Table 3 - Comparative table between EMS and Reference results:
 Conductor A B C Reference [3] losses results (W) 51.58 51.22 51.24 EMS losses results (W) 51.55 51.2 51.29

The mechanical displacement of the busbar conductors, induced by thermal stress under AC conditions, is assessed. Maximum displacement values are observed along the lateral faces of the conductors. See the figure below for a visualization of the resultant displacement plot across the busbar system.

(b)
Figure 6 - a)-Displacement resultant plot b)- Displacement animation

## Conclusion

This application note delves into the assessment of thermal and mechanical behaviors of a three-phase busbar system under high current conditions using EMS simulation. Through the integration of AC magnetic, structural, and steady-state thermal analyses, it visualizes temperature distribution and deflection across the system, crucial for evaluating the safety and efficiency of electrical installations.

The investigation focuses on a copper busbar system, structured with individual conductors for each phase, separated by an isolation distance to mitigate thermal stresses and proximity effects—key factors in maintaining system integrity and performance. The simulation process involves applying a high ampacity current, considering thermal convection, and imposing fixed structural boundaries to mimic real-world operational conditions.

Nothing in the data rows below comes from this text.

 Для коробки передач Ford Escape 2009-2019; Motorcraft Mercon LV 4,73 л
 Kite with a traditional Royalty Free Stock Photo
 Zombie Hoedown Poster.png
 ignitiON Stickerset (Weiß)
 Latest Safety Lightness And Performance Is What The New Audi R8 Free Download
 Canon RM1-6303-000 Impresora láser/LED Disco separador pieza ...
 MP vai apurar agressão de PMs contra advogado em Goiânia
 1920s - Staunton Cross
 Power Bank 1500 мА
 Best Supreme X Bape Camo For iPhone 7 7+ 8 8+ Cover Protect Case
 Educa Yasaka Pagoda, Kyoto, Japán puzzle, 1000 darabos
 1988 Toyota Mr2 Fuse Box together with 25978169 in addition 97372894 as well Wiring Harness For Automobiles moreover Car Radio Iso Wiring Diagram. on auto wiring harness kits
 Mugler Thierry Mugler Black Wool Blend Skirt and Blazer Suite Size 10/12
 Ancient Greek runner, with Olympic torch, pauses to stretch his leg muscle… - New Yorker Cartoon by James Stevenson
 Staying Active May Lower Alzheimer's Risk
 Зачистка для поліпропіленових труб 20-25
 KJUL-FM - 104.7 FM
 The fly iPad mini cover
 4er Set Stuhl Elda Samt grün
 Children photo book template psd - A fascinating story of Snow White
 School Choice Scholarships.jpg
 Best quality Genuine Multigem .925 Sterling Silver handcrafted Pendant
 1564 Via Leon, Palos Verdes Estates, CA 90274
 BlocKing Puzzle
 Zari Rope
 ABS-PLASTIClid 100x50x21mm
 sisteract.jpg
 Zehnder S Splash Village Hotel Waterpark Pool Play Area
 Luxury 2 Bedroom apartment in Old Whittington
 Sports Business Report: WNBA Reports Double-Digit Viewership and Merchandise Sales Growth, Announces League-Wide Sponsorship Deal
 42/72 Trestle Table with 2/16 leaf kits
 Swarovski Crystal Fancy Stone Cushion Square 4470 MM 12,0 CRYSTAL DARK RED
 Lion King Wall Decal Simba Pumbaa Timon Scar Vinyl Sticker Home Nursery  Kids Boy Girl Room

Results from the multiphysics simulation highlight an unbalanced current distribution among the conductors due to the proximity effect and phase shifts, with current density and temperature distributions providing insight into potential areas of stress and inefficiency within the system. The comparison of EMS findings with referenced results confirms the simulation's accuracy in predicting busbar losses and mechanical displacements induced by thermal stresses.

#### References

[1]. http://www.directindustry.com/prod/siemens-low-voltage-products/product-25580-1704961.html
[2]. https://www.copper.org/applications/electrical/busbar/bus_table1.html
[3]- Popa, Ioan C., and Alin-Iulian Dolan. "Numerical modeling of three-phase busbar systems: Calculation of the thermal field and electrodynamic forces." Applied and Theoretical Electricity (ICATE), 2016 International Conference on. IEEE, 2016.